Une porte latérale jusqu’alors fermée s’ouvrit, et soudain parurent quelques masques. Aussitôt le public fit cercle autour d’eux. Tout le buffet se déversa instantanément dans la salle blanche. Les masques se mirent en place pour la danse. Ayant réussi à me faufiler au premier plan, je me trouvai juste derrière le groupe formé par Julie Mikhaïlovna, Von Lembke et le général. Pierre Stépanovitch, qui jusqu’à ce moment ne s’était pas montré, accourut alors auprès de la gouvernante.

— Je suis toujours en surveillance au buffet, lui dit-il à voix basse ; pour l’irriter encore plus, il avait pris, en prononçant ces mots, la mine d’un écolier fautif. Julie Mikhaïlovna rougit de colère.

— À présent, du moins, vous devriez renoncer à vos mensonges, homme effronté ! répliqua-t-elle.

Cette réponse fut faite assez haut pour que le public l’entendît.
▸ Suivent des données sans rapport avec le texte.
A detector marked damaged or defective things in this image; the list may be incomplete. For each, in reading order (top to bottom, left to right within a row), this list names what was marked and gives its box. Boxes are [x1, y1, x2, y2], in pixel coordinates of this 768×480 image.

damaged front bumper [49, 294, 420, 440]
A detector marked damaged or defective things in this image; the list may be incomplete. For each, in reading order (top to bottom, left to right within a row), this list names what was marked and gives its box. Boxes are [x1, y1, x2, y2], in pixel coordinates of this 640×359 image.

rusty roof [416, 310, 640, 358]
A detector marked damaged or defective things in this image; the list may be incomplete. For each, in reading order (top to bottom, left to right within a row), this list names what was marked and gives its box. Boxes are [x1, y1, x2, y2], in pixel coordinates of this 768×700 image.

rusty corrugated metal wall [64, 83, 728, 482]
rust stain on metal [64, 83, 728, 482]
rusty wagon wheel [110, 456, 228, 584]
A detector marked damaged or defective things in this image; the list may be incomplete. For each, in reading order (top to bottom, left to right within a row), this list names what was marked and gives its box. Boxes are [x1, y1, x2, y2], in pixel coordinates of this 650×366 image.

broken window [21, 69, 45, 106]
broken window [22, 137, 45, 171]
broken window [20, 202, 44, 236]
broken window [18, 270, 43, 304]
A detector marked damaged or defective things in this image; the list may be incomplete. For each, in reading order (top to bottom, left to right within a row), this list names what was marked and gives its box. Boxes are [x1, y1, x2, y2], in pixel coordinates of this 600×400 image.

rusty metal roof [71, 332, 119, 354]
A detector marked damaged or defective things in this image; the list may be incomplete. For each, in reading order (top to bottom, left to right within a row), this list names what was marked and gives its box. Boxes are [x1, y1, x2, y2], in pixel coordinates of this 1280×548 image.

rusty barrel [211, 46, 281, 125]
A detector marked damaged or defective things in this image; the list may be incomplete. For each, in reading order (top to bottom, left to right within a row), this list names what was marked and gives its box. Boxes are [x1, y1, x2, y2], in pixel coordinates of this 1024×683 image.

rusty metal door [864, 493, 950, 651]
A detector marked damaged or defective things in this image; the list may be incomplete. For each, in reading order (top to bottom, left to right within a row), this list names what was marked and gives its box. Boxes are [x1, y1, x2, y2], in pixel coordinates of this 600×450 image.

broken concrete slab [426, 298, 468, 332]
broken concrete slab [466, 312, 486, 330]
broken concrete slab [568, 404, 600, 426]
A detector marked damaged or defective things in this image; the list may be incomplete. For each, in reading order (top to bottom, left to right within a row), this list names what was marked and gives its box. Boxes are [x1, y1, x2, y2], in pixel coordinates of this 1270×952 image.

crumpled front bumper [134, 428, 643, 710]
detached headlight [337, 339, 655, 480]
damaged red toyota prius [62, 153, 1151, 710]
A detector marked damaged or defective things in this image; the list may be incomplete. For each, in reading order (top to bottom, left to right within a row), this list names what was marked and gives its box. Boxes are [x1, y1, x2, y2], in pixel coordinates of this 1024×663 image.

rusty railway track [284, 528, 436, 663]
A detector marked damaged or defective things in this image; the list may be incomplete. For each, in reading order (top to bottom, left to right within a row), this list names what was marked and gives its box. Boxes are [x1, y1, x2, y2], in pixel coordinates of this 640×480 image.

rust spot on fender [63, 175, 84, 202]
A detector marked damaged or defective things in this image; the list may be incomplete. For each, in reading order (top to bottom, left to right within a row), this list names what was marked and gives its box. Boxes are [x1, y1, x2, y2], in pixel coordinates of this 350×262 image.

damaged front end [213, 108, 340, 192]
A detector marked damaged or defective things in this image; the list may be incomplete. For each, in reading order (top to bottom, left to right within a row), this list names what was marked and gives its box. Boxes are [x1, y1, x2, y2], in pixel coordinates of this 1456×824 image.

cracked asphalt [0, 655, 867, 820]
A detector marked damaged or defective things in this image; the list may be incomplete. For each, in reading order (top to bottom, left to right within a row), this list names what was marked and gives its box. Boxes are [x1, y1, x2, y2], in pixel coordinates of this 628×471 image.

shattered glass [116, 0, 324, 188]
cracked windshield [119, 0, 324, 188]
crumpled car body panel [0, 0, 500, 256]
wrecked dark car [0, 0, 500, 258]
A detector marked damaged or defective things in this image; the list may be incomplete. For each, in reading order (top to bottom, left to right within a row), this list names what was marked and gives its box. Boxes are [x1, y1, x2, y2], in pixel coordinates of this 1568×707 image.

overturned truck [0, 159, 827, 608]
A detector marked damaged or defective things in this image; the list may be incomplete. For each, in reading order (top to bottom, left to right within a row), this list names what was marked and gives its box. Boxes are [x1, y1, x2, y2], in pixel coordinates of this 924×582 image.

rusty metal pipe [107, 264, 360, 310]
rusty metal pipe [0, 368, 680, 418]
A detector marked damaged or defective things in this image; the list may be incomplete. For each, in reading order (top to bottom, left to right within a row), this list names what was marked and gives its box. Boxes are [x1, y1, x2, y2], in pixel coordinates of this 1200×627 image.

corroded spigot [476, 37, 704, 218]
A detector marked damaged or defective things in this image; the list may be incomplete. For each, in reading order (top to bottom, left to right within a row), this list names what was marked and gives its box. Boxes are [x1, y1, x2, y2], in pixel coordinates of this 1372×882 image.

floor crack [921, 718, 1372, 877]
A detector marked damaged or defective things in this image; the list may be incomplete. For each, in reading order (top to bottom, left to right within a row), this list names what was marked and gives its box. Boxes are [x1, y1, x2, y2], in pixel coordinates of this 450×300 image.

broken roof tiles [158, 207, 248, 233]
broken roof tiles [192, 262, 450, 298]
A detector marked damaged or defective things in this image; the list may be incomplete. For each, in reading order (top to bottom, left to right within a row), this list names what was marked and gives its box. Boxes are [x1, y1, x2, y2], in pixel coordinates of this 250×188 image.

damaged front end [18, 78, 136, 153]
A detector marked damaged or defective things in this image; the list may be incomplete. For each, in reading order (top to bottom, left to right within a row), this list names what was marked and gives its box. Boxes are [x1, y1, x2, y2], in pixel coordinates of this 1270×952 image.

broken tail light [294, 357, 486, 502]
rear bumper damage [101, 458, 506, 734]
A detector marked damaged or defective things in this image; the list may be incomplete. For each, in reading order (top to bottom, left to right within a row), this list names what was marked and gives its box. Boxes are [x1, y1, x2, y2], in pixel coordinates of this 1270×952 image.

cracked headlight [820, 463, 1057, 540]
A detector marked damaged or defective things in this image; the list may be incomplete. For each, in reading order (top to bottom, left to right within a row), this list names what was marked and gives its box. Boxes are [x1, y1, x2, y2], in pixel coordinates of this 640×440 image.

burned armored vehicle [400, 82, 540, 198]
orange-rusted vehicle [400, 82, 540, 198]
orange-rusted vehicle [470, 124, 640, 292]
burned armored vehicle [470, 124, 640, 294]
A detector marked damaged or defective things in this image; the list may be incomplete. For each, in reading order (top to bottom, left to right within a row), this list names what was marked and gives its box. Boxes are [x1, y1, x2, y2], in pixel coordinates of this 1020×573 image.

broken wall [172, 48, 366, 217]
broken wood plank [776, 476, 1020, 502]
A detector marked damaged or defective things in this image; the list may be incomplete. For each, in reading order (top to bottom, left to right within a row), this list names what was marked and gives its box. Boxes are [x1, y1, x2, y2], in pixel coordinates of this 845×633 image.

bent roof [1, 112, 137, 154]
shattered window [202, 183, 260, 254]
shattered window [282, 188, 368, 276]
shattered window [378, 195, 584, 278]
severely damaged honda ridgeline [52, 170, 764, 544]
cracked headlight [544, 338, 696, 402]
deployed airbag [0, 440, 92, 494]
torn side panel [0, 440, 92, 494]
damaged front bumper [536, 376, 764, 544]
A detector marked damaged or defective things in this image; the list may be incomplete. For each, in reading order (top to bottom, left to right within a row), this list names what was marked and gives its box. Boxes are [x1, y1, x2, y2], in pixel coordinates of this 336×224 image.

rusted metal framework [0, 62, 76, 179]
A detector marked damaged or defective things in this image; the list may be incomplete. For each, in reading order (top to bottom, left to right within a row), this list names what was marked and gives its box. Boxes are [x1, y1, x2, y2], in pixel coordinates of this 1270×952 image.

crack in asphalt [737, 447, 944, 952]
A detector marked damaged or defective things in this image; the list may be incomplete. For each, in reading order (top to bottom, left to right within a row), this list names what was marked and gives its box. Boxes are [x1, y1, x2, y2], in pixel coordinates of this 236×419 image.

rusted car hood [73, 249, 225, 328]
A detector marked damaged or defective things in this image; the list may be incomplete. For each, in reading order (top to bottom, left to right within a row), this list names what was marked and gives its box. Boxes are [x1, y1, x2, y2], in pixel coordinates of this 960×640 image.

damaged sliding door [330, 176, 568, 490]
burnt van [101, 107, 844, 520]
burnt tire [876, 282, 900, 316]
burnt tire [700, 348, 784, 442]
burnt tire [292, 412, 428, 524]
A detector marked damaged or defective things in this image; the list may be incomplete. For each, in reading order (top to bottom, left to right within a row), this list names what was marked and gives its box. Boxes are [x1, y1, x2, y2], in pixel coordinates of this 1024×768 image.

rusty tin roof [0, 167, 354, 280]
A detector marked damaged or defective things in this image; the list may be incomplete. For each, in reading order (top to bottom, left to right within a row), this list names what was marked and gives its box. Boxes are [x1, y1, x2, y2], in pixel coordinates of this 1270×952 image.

Pierre Stépanovitch s’esquiva tout content.

Il serait difficile de concevoir une allégorie plus plate, plus fade, plus misérable que ce « quadrille de la littérature ». On n’aurait rien pu imaginer qui fût moins approprié à l’esprit de nos provinciaux ; et pourtant la paternité de cette invention appartenait, disait-on, à Karmazinoff. Le divertissement, il est vrai, avait été réglé par Lipoutine aidé du professeur boiteux que nous avons vu chez Virguinsky. Mais l’idée venait de Karmazinoff, et l’on prétend même que le grand écrivain avait voulu figurer en costume parmi les danseurs. Ceux-ci étaient répartis en six couples et pouvaient à peine être appelés des masques, attendu que leur mise ne les distinguait pas des autres personnes présentes.